• **WORK INSTRUCTIONS**
Where in the listing does the word "Marketing" appear? Report each line that holds it.

• **TASK MATERIAL**
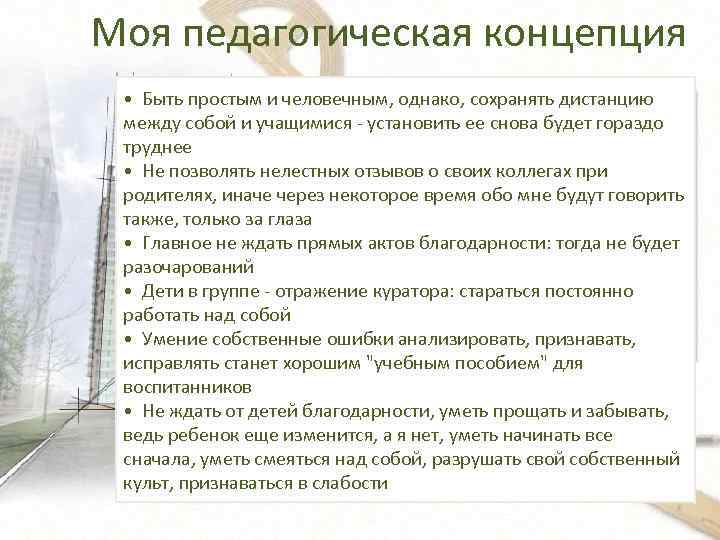 Моя педагогическая концепция

• Быть простым и человечным, однако, сохранять дистанцию между собой и учащимися - установить ее снова будет гораздо труднее
• Не позволять нелестных отзывов о своих коллегах при родителях, иначе через некоторое время обо мне будут говорить также, только за глаза
• Главное не ждать прямых актов благодарности: тогда не будет разочарований
• Дети в группе - отражение куратора: стараться постоянно работать над собой
• Умение собственные ошибки анализировать, признавать, исправлять станет хорошим "учебным пособием" для воспитанников
• Не ждать от детей благодарности, уметь прощать и забывать, ведь ребенок еще изменится, а я нет, уметь начинать все сначала, уметь смеяться над собой, разрушать свой собственный культ, признаваться в слабости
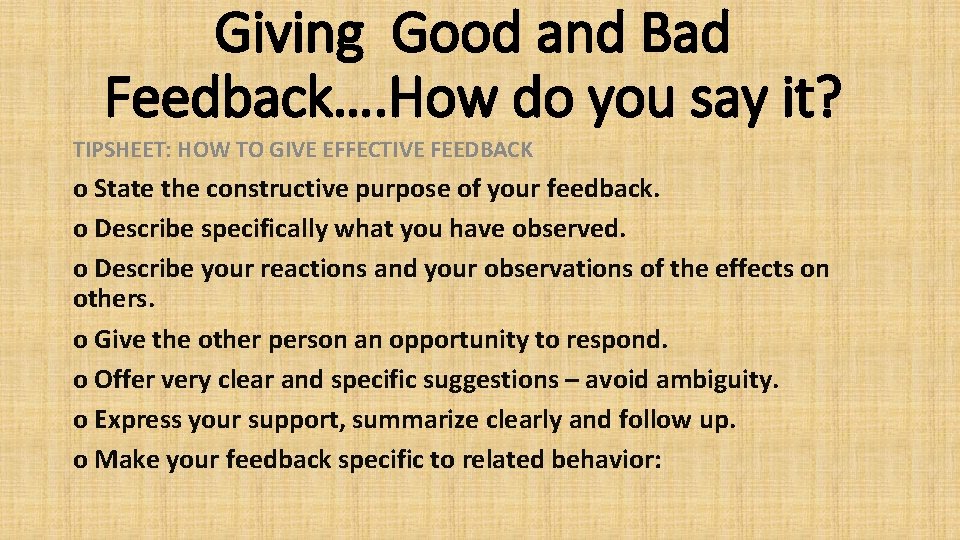 Giving  Good and Bad Feedback….How do you say it?

TIPSHEET: HOW TO GIVE EFFECTIVE FEEDBACK

o State the constructive purpose of your feedback.

o Describe specifically what you have observed.

o Describe your reactions and your observations of the effects on others.

o Give the other person an opportunity to respond.

o Offer very clear and specific suggestions – avoid ambiguity.

o Express your support, summarize clearly and follow up.

o Make your feedback specific to related behavior:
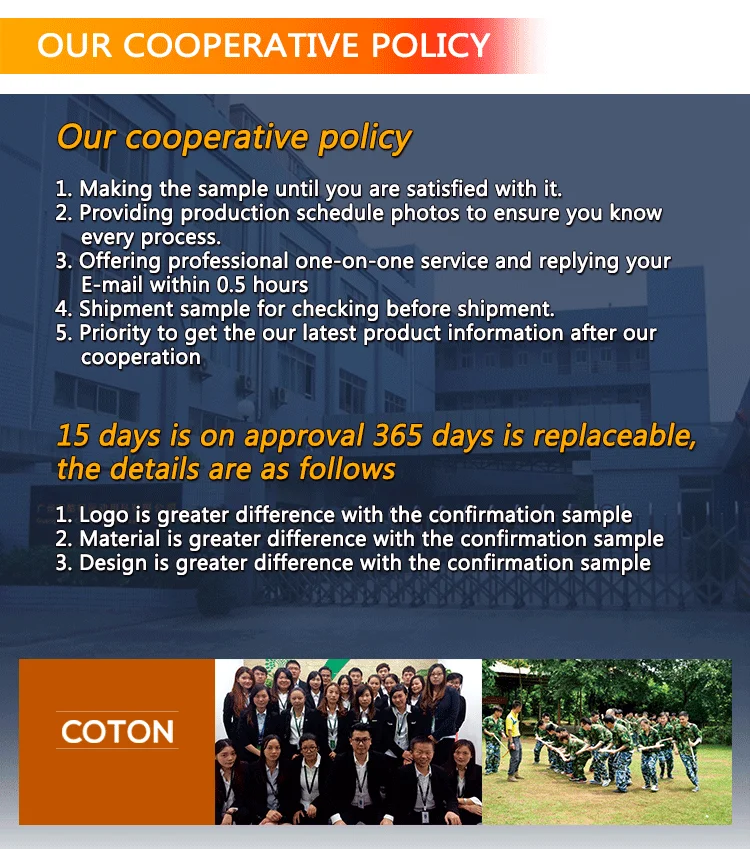 OUR COOPERATIVE POLICY

Our cooperative policy

1. Making the sample until you are satisfied with it.
2. Providing production schedule photos to ensure you know every process.
3. Offering professional one-on-one service and replying your E-mail within 0.5 hours
4. Shipment sample for checking before shipment.
5. Priority to get the our latest product information after our cooperation

15 days is on approval 365 days is replaceable, the details are as follows

1. Logo is greater difference with the confirmation sample
2. Material is greater difference with the confirmation sample
3. Design is greater difference with the confirmation sample

COTON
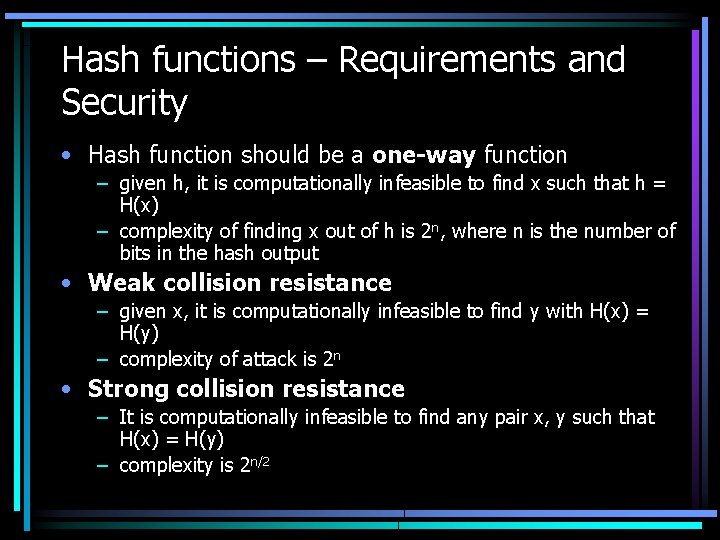 Hash functions – Requirements and Security

• Hash function should be a **one-way** function
  – given h, it is computationally infeasible to find x such that h = H(x)
  – complexity of finding x out of h is $2^n$, where n is the number of bits in the hash output

• **Weak collision resistance**
  – given x, it is computationally infeasible to find y with H(x) = H(y)
  – complexity of attack is $2^n$

• **Strong collision resistance**
  – It is computationally infeasible to find any pair x, y such that H(x) = H(y)
  – complexity is $2^{n/2}$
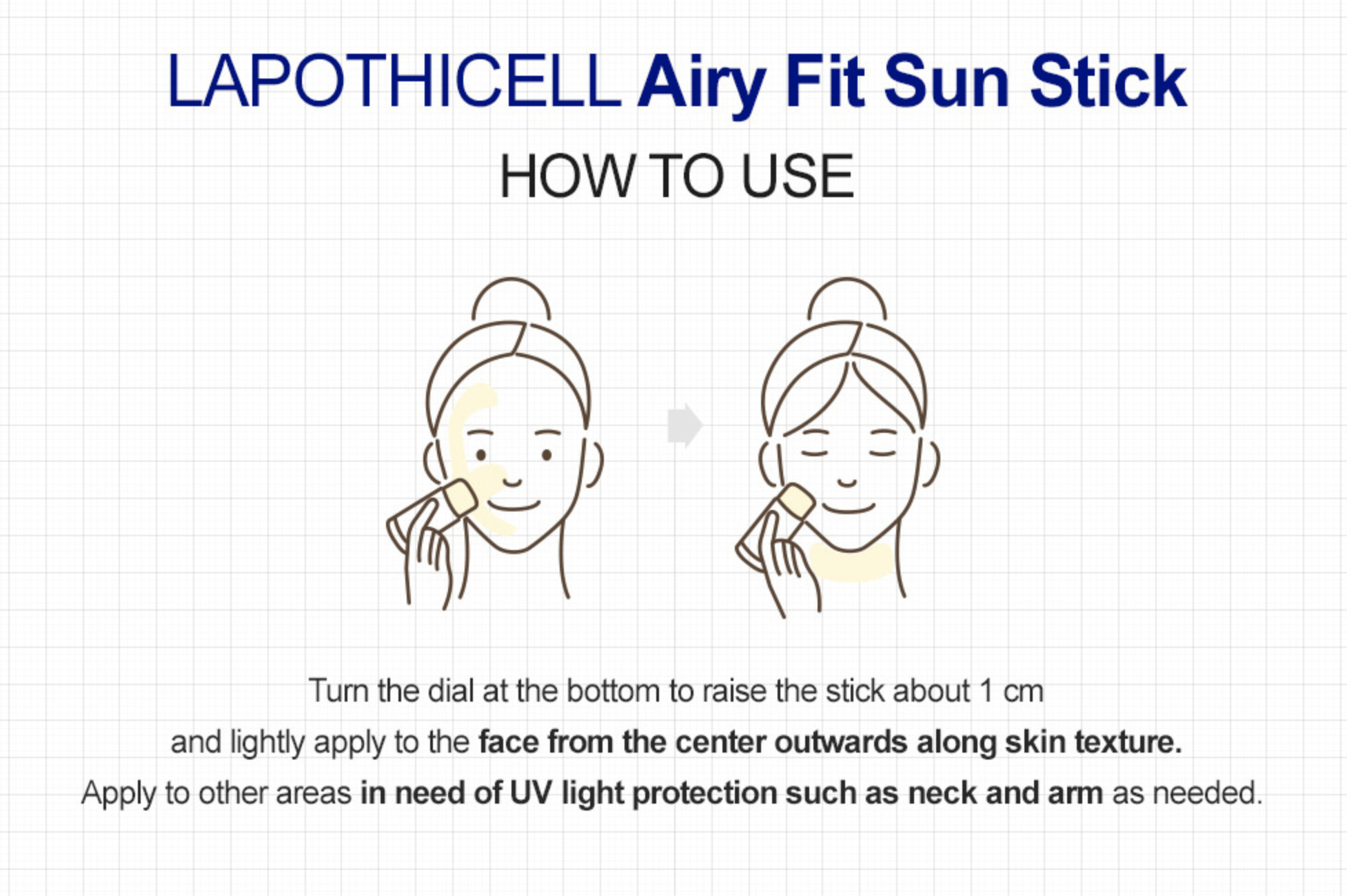 LAPOTHICELL Airy Fit Sun Stick

HOW TO USE

Turn the dial at the bottom to raise the stick about 1 cm and lightly apply to the face from the center outwards along skin texture. Apply to other areas in need of UV light protection such as neck and arm as needed.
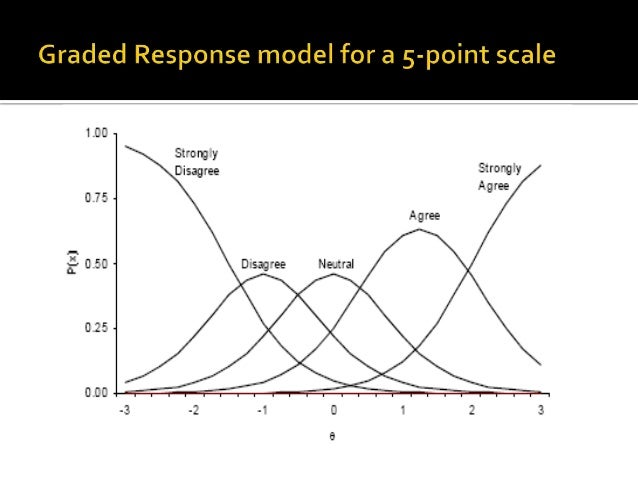 Graded Response model for a 5-point scale

1.00
0.75
0.50
0.25
0.00

P(x)

Strongly Disagree

Disagree

Neutral

Agree

Strongly Agree

-3
-2
-1
0
1
2
3

θ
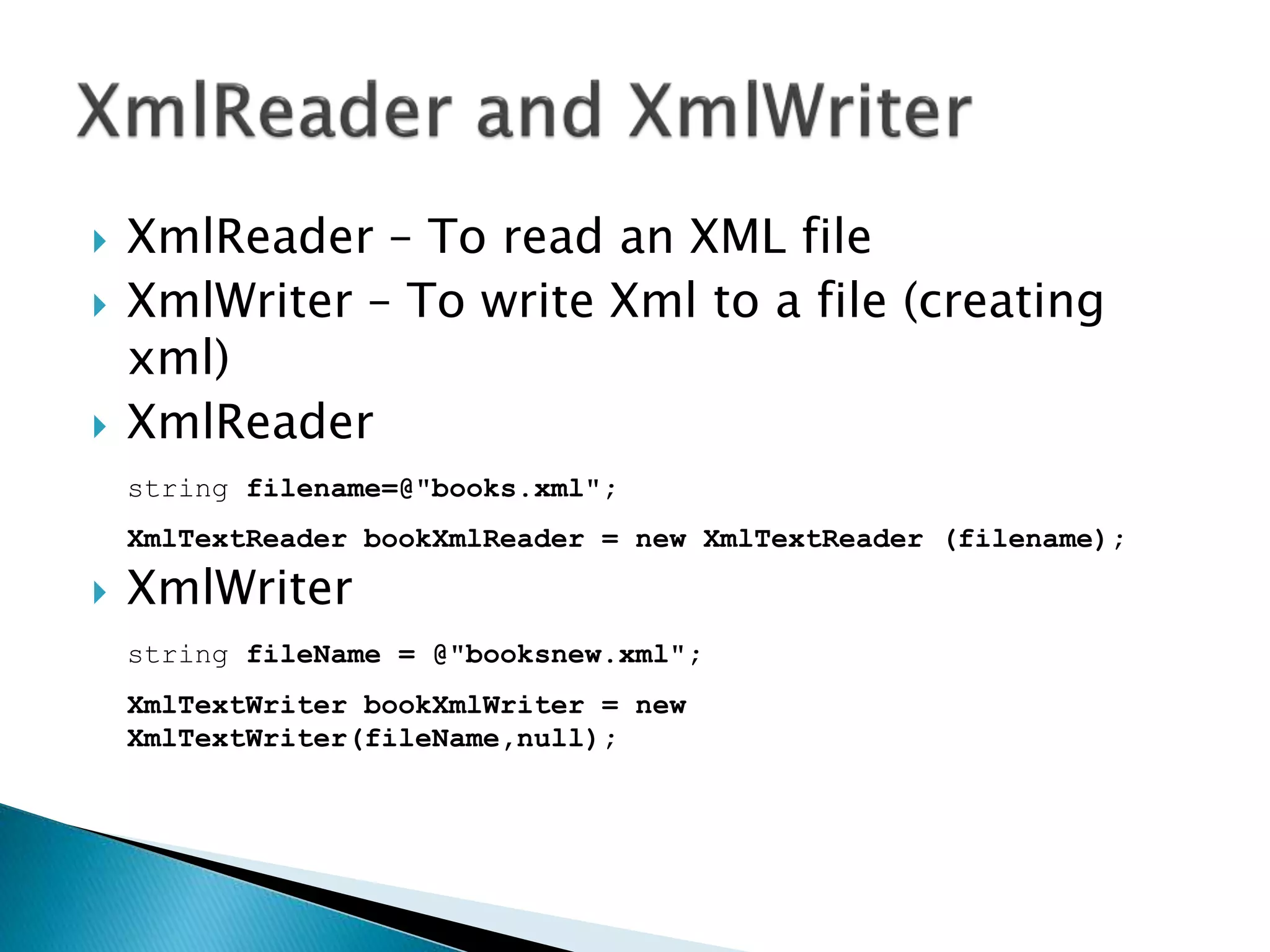 XmlReader and XmlWriter

XmlReader – To read an XML file

XmlWriter – To write Xml to a file (creating xml)

XmlReader

string filename=@"books.xml";

XmlTextReader bookXmlReader = new XmlTextReader (filename);

XmlWriter

string fileName = @"booksnew.xml";

XmlTextWriter bookXmlWriter = new XmlTextWriter(fileName,null);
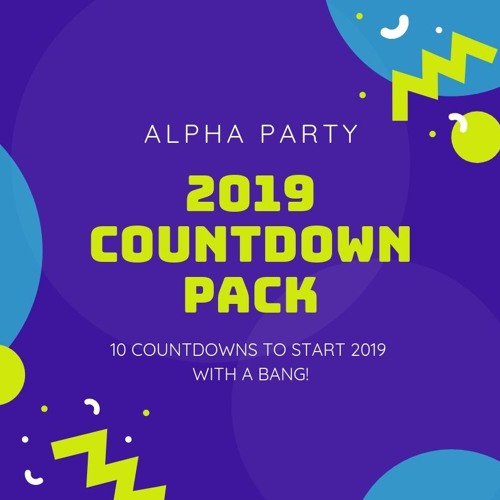 ALPHA PARTY

2019 COUNTDOWN PACK

10 COUNTDOWNS TO START 2019 WITH A BANG!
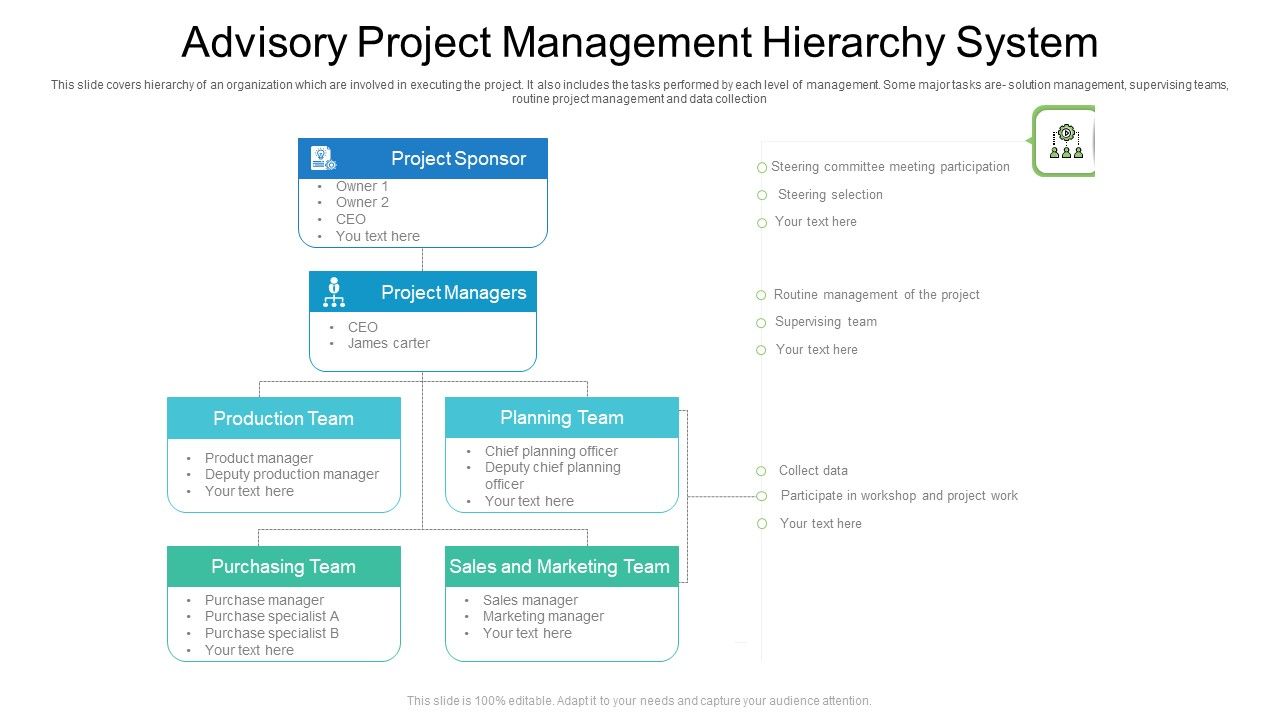 Advisory Project Management Hierarchy System

This slide covers hierarchy of an organization which are involved in executing the project. It also includes the tasks performed by each level of management. Some major tasks are- solution management, supervising teams, routine project management and data collection

Project Sponsor
• Owner 1
• Owner 2
• CEO
• You text here

Project Managers
• CEO
• James carter

Production Team
• Product manager
• Deputy production manager
• Your text here

Planning Team
• Chief planning officer
• Deputy chief planning officer
• Your text here

Purchasing Team
• Purchase manager
• Purchase specialist A
• Purchase specialist B
• Your text here

Sales and Marketing Team
• Sales manager
• Marketing manager
• Your text here

Steering committee meeting participation
Steering selection
Your text here

Routine management of the project
Supervising team
Your text here

Collect data
Participate in workshop and project work
Your text here

This slide is 100% editable. Adapt it to your needs and capture your audience attention.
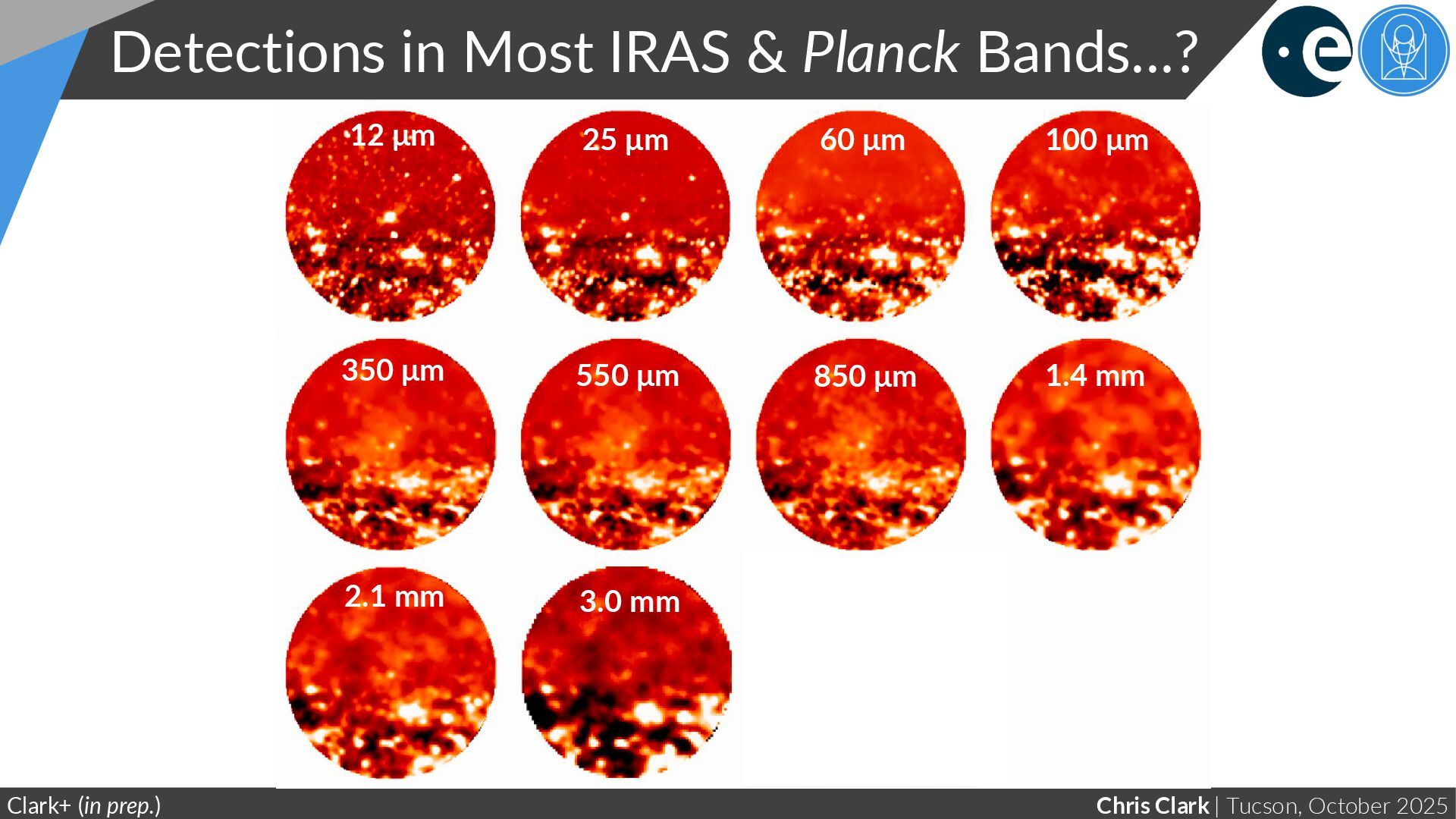 Detections in Most IRAS & Planck Bands...?

12 µm

25 µm

60 µm

100 µm

350 µm

550 µm

850 µm

1.4 mm

2.1 mm

3.0 mm

Clark+ (in prep.)

Chris Clark | Tucson, October 2025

• **RESULT OF THIS EXERCISE**
Sales and Marketing Team
• Marketing manager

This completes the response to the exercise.